Updated Jun 15, 2018
3 MIN READ

The Fragile Seven Series


Seven examples of countries in crisis. Seven girls, coming of age amidst unthinkable circumstances. They share a common courage, in the face of danger and deprivation. And they share something else: an urgent need for education. For all vulnerable children – especially, girls – education offers a lifeline to safety for today and hope for the future tomorrow.  

Part 7. Tabarak, Iraq

Even before armed groups came crashing into her town in the Kurdish region of Iraq, Tabarak’s education was pulled to an abrupt halt.

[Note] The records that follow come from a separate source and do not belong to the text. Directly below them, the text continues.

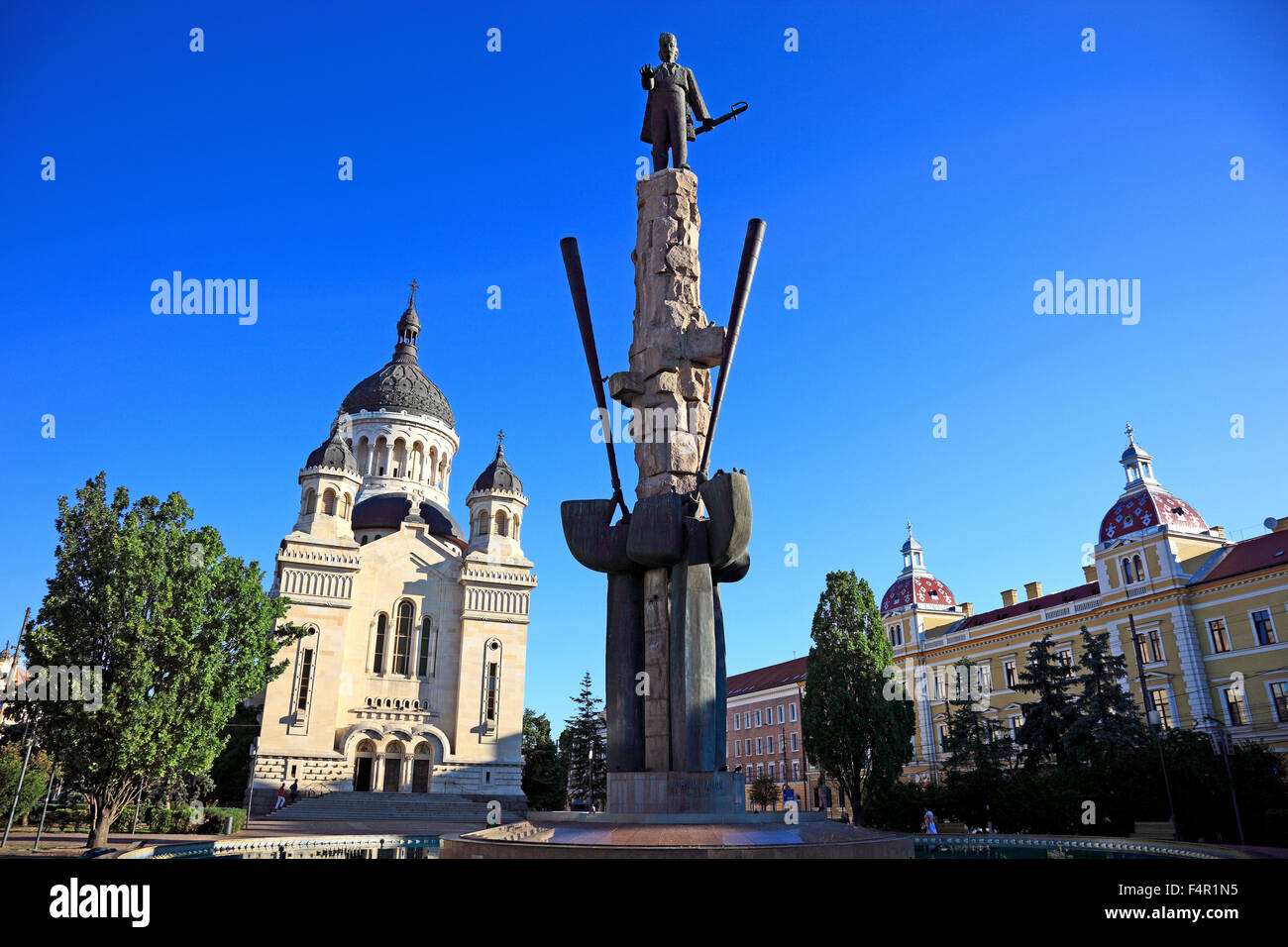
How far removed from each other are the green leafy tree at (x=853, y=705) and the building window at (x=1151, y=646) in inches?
612

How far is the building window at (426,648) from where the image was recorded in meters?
43.0

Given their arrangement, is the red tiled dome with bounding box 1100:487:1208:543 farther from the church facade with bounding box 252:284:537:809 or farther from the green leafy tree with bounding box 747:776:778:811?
the church facade with bounding box 252:284:537:809

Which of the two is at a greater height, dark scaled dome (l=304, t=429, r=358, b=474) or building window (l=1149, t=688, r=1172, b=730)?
dark scaled dome (l=304, t=429, r=358, b=474)

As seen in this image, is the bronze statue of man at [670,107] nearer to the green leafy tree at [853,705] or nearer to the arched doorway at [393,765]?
the green leafy tree at [853,705]

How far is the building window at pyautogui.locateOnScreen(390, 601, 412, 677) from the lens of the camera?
42.8 m

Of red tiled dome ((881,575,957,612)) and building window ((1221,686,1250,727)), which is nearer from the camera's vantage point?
building window ((1221,686,1250,727))

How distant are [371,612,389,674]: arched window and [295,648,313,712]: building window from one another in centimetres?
334

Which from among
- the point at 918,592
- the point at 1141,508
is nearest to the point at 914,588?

She had just started school – and was loving it. The six-year-old girl had learned sports and made a best friend. In Canada, she might have been well on her way to success.

But conflict was marching closer and closer to Tabarak's community. And unsettling ideas of war preceded it, disturbing the way of life. As often happens in times of war, the school's curriculum, a key force in shaping the children's thinking, was rapidly changing.

A couple and their five children sit on the floor inside a tent.
Tabarak sits inside her tent at the camp in with her parents and four brothers and sisters.

So, Tabarak’s parents made the decision to remove their eldest child from school. It couldn’t have been an easy one. In a region of the world where girls have traditionally struggled to gain access to education, their daughter would be forfeiting that opportunity.

As things turned out, she would have had to leave school anyway.

Six months after Tabarak hung up her school bag, newly arrived forces placed her entire family under house arrest. For the next two years, the family relied on relatives to bring them provisions.

But, although she had food to eat, Tabarak went hungry in other ways. She longed for the school she remembered, where girls studied math and spiked volleyballs. She missed her best friend.

A family of seven stand outside their tent in a refugee camp.
Tabarak and her family stand freely outside their tent at the camp for internally displaced people. Before coming here, armed forces placed the family on house arrest for two years.

After a frantic escape in the middle of the night, the family is now safe in a camp for internally displaced people. But the clock is ticking on Tabarak’s learning years. She is now nine-years-old.

Today, like Tabarak, millions of girls are growing up in camps and settlements for people forced to flee their homes and schools. That loss of learning is a heartbreak no words can adequately describe.

“I miss my school,” is all Tabarak can say. Her eyes tell the rest of the story.

Who knows what potential this girl holds, to teach, design, invent, solve, cure, fly or lead? Without education, the world may never find out.
 
We are thrilled by the global commitment of $3.86B pledged at the G7 Summit in Charlevoix, Quebec for educating girls in crisis so girls like Tabarak will have the chance to shape their own futures through education.